HOTNEWS.ID - Badan Pengelola Investasi Daya Anagata Nusantara (Danantara) secara resmi menyatakan kesiapannya untuk mendukung penuh setiap kebijakan yang dikeluarkan oleh pemerintah maupun otoritas moneter, terutama terkait kenaikan suku bunga acuan Bank Indonesia (BI Rate).

Keputusan ini disampaikan oleh Chief Investment Officer (CIO) Danantara, Pandu Sjahrir, setelah menghadiri sebuah pertemuan penting di kompleks Istana Kepresidenan Jakarta. Langkah ini menunjukkan komitmen Danantara sebagai pelaku investasi dalam menjaga stabilitas dan arah kebijakan ekonomi nasional.

Pandu Sjahrir menegaskan bahwa lembaga yang dipimpinnya sangat menghormati setiap keputusan yang telah diambil oleh para pembuat kebijakan, baik di sektor fiskal maupun moneter. Hal ini didasarkan pada keyakinan bahwa proses pengambilan keputusan tersebut telah melalui perhitungan dan pertimbangan yang sangat matang.

"Kita kan dari Danantara ikut saja apa yang dilakukan policymaker, baik dari fiskal dan moneter. Kita akan support, pasti mereka sudah ada hitungannya," ujar Pandu Sjahrir usai menghadiri rapat bersama Presiden Prabowo Subianto di kompleks Istana Kepresidenan, Jakarta, Kamis (18/6/2026).

Sebagai entitas yang bergerak di bidang investasi, Danantara berkomitmen untuk menjalankan perannya secara optimal guna mendukung penuh arah kebijakan ekonomi yang telah ditetapkan oleh pemerintah pusat. Hal ini merupakan bentuk tanggung jawab kelembagaan mereka dalam konteks pembangunan nasional.
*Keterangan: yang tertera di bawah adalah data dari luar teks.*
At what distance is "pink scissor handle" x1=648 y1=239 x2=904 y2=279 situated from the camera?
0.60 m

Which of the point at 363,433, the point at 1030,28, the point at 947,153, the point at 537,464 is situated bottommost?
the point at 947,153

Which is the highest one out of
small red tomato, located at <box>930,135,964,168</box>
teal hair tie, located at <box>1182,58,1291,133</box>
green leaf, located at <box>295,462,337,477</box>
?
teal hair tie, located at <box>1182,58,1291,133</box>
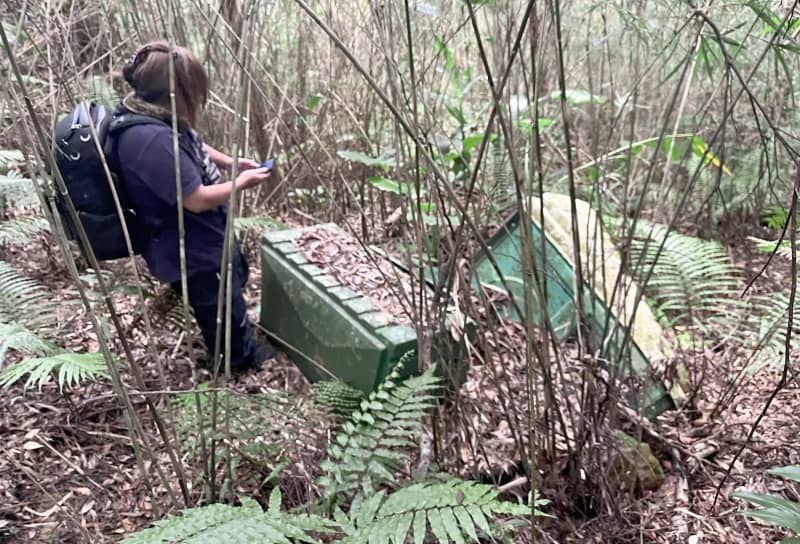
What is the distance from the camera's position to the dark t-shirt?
1880mm

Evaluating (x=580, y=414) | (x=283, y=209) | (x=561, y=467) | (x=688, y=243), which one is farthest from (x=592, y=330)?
(x=283, y=209)

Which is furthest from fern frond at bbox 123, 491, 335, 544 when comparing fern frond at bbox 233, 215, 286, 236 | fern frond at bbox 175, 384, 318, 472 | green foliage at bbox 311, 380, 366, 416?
fern frond at bbox 233, 215, 286, 236

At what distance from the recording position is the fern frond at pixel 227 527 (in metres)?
1.08

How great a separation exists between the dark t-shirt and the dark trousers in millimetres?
72

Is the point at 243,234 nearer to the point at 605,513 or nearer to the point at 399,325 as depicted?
the point at 399,325

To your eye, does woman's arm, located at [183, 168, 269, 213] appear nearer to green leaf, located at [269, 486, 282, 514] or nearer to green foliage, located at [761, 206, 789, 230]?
green leaf, located at [269, 486, 282, 514]

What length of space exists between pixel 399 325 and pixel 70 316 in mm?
1382

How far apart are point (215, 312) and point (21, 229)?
0.91m

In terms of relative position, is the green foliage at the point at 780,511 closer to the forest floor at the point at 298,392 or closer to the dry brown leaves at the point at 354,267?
the forest floor at the point at 298,392

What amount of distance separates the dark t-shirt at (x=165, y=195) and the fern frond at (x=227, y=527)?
983mm

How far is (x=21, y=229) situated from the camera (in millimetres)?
2455

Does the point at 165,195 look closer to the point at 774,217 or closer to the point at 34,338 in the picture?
the point at 34,338

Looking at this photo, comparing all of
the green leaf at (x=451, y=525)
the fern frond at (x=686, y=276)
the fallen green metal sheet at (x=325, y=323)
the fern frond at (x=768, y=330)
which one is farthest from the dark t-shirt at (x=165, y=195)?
the fern frond at (x=768, y=330)

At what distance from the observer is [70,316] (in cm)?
241
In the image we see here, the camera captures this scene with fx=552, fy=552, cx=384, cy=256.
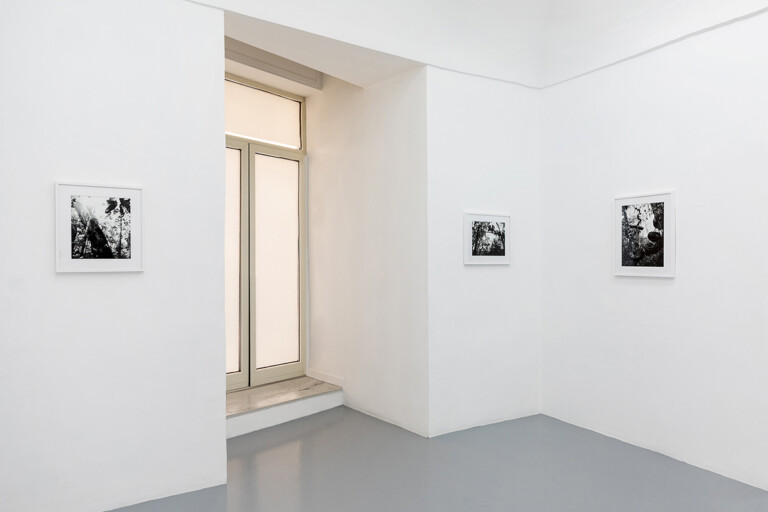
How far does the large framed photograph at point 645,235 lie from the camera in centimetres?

Pandu turut menambahkan komitmen lembaganya dalam menjalankan mandat tersebut, "Buat kami Danantara sebagai pelaku, kami akan lakukan yang terbaik," katanya.

Dalam kesempatan yang sama, Pandu Sjahrir juga memberikan klarifikasi terkait isu yang beredar mengenai arahan khusus dari Presiden Prabowo Subianto kepada bank-bank Himpunan Bank Milik Negara (Himbara). Ia menepis anggapan bahwa Presiden memerintahkan penahanan kenaikan suku bunga kredit pasca kenaikan BI Rate.
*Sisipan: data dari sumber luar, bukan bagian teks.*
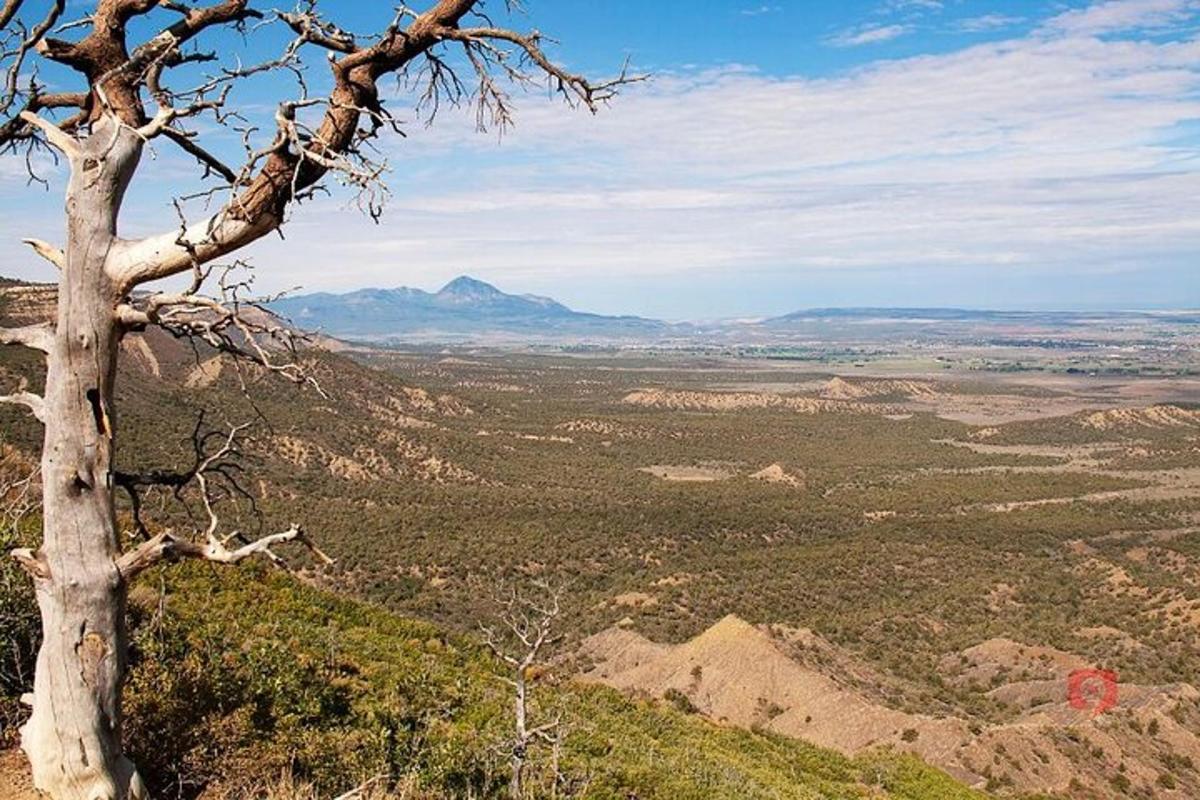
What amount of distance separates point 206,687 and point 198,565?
22.7 feet

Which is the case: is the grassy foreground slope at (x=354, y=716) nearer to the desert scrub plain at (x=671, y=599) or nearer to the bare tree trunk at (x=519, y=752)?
the desert scrub plain at (x=671, y=599)

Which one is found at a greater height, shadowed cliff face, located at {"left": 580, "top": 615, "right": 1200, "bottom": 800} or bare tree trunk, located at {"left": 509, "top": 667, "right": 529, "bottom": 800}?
bare tree trunk, located at {"left": 509, "top": 667, "right": 529, "bottom": 800}

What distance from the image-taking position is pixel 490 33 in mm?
4289

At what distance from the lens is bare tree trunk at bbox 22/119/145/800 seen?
379cm

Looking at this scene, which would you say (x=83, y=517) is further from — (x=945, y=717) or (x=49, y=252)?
(x=945, y=717)

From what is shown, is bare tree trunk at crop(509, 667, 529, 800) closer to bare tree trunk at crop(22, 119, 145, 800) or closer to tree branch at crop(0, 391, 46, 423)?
bare tree trunk at crop(22, 119, 145, 800)

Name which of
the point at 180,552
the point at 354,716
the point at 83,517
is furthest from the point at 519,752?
the point at 83,517

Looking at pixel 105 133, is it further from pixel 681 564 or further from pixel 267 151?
pixel 681 564

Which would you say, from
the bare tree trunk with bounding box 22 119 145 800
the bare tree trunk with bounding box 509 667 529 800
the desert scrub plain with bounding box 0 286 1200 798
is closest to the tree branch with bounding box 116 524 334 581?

Menurutnya, pembahasan utama dalam pertemuan tersebut lebih fokus kepada arahan strategis mengenai visi pembangunan jangka panjang dan arah perekonomian nasional secara umum. Diskusi tersebut tidak menyentuh ranah teknis suku bunga perbankan secara spesifik.

Terkait kemungkinan instruksi Presiden mengenai suku bunga perbankan, Pandu memberikan jawaban tegas, "Nggak ada. Itu tadi arahan filosofis saja, pembicaraan tentang Indonesia, arah kita ke mana," ujarnya saat ditanya mengenai kemungkinan instruksi Presiden terkait suku bunga perbankan.